SQL Server Performance

Query optimization issue : limit affected rows

Discussion in 'SQL Server 2005 Performance Tuning for DBAs' started by johnny_crash, Jul 10, 2007.

  1. johnny_crash New Member

    Hello all

    I have a query optimization problem, if anyone can help me.
    I have an application that periodically scans a database, but it only needs to look at the last 1000 rows, and not all database.

    I mention that my dabase is huge - this specific query i am trying to optimize joins 2 tables, with 4 million rows each

    So, my question is how can i apply my query to only the last rows from database, in the best way? I mention that i have tryed with

    select ... from (select top 100 * from X order by ... DESC) .... where ...

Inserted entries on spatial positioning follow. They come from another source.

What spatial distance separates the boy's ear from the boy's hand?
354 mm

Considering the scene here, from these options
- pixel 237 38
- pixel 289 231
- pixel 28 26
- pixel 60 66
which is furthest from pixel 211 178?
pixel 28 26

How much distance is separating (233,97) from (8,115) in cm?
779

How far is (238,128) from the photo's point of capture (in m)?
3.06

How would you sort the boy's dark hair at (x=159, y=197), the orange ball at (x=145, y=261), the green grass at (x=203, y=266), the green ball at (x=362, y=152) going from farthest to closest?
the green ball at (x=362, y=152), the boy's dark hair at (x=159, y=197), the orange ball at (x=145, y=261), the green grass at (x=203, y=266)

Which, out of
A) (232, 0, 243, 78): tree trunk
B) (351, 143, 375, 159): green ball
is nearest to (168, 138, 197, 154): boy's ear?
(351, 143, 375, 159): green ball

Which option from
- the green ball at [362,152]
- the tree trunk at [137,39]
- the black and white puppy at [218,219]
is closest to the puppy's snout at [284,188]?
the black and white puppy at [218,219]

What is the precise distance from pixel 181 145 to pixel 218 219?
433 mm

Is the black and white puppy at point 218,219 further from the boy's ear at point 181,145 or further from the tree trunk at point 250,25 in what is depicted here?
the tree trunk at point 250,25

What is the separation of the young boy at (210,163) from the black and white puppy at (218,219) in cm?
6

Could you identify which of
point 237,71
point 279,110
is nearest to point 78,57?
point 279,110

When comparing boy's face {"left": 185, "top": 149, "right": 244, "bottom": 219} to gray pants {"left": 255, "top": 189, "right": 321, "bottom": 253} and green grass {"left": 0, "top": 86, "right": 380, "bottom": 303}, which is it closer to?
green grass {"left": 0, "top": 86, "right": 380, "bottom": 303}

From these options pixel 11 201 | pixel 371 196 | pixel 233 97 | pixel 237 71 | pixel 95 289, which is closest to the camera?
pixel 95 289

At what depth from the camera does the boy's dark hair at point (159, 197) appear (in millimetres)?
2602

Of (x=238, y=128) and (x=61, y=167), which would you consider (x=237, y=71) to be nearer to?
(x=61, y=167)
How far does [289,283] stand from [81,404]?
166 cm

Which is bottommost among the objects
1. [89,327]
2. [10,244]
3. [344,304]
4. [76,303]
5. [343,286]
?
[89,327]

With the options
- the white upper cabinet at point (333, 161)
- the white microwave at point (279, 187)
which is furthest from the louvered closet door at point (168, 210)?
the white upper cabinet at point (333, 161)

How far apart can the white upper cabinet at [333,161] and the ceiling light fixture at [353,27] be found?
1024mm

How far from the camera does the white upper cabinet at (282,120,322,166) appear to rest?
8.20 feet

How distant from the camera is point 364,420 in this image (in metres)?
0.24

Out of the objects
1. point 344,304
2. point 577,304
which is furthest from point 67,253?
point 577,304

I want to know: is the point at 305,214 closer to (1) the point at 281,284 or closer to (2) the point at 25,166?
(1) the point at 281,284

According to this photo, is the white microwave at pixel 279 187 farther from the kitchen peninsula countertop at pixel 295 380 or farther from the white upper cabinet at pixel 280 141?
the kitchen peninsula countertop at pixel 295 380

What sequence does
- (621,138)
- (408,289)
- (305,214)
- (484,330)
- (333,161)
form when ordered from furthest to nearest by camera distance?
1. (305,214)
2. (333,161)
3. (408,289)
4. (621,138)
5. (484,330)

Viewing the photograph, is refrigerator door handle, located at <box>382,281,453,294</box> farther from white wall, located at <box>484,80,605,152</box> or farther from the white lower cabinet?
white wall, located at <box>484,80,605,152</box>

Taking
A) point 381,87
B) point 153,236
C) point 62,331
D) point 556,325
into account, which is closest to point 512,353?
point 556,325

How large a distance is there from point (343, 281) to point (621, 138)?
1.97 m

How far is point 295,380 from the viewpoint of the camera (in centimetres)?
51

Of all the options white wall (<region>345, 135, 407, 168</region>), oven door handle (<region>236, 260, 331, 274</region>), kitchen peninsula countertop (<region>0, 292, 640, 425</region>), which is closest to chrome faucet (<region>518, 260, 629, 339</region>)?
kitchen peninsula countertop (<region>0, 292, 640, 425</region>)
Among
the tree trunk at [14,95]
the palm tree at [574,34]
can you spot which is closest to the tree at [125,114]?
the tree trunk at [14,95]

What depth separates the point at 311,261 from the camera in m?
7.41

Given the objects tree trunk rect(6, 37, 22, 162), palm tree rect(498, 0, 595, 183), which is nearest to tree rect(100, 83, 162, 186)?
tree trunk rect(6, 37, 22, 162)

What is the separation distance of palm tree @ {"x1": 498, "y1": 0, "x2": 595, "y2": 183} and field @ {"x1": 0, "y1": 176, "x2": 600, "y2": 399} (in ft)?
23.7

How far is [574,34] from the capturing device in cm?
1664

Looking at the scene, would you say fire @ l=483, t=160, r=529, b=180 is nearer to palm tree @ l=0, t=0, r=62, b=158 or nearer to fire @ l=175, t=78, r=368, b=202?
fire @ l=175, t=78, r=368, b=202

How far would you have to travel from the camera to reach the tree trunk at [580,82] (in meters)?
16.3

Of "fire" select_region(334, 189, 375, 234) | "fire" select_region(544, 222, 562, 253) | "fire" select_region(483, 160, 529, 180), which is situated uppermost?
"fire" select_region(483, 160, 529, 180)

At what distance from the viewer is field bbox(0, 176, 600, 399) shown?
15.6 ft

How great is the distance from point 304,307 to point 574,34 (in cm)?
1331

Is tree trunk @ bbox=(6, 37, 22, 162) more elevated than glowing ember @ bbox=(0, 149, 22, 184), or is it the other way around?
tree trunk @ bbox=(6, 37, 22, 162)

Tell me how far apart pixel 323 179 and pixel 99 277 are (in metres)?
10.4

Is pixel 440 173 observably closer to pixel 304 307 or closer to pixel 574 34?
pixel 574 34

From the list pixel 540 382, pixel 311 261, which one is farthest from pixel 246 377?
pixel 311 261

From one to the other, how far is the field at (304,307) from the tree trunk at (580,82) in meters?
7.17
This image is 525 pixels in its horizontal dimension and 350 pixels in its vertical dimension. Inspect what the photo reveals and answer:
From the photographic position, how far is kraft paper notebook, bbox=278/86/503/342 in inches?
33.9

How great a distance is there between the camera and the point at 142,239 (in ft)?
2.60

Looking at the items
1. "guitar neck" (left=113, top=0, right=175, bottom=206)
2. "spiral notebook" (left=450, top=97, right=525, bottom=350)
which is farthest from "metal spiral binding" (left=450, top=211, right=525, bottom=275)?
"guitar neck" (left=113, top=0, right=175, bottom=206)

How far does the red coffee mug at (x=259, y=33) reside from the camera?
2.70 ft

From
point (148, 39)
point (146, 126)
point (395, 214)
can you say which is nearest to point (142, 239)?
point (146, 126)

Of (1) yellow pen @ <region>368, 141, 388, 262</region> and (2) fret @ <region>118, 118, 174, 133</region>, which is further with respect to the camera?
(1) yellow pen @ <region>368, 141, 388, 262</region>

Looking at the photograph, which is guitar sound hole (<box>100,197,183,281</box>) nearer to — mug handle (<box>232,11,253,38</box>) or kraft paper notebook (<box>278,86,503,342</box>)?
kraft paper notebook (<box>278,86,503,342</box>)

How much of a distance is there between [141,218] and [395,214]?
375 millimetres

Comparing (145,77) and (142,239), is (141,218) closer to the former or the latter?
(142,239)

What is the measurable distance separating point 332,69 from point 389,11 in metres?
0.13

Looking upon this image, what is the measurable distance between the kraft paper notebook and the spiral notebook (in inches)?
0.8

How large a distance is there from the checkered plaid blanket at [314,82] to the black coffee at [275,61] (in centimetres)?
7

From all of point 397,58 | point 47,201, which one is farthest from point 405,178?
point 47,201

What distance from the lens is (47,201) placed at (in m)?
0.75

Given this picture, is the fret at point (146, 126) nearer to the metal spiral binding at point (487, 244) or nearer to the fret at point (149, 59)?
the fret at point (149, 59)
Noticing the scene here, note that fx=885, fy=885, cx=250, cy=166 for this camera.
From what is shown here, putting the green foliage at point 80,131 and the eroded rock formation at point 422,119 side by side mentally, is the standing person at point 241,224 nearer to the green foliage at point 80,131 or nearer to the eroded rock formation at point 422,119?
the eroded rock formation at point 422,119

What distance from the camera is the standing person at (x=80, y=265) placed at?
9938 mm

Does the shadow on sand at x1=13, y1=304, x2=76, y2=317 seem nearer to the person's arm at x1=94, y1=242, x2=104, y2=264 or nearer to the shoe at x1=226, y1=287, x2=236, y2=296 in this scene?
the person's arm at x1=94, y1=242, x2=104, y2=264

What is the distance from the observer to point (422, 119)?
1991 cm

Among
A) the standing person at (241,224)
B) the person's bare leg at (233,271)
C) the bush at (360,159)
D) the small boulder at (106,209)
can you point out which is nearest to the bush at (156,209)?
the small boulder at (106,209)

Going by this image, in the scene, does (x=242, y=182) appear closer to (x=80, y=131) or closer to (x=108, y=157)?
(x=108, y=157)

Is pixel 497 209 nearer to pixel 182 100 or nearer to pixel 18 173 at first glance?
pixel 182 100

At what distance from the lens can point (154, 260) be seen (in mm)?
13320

    By looking at statistics, i haven't noticed a performance increase, but contrary - a performance DECREASE.

    Any help would be apreciated
    Best regards,
    Johnny
  2. johnny_crash New Member

    forgot to tell :
    i am using microsoft sql 2005
  3. satya Moderator

    I feel thathttp://sqlserver-qa.net/blogs/perft...erver-2005-high-cpu-occurrence-why-it-is.aspx &http://sqlserver-qa.net/blogs/perft...shoot-slow-running-queries-in-sql-server.aspx are starting ones to see where it is lacking the performance.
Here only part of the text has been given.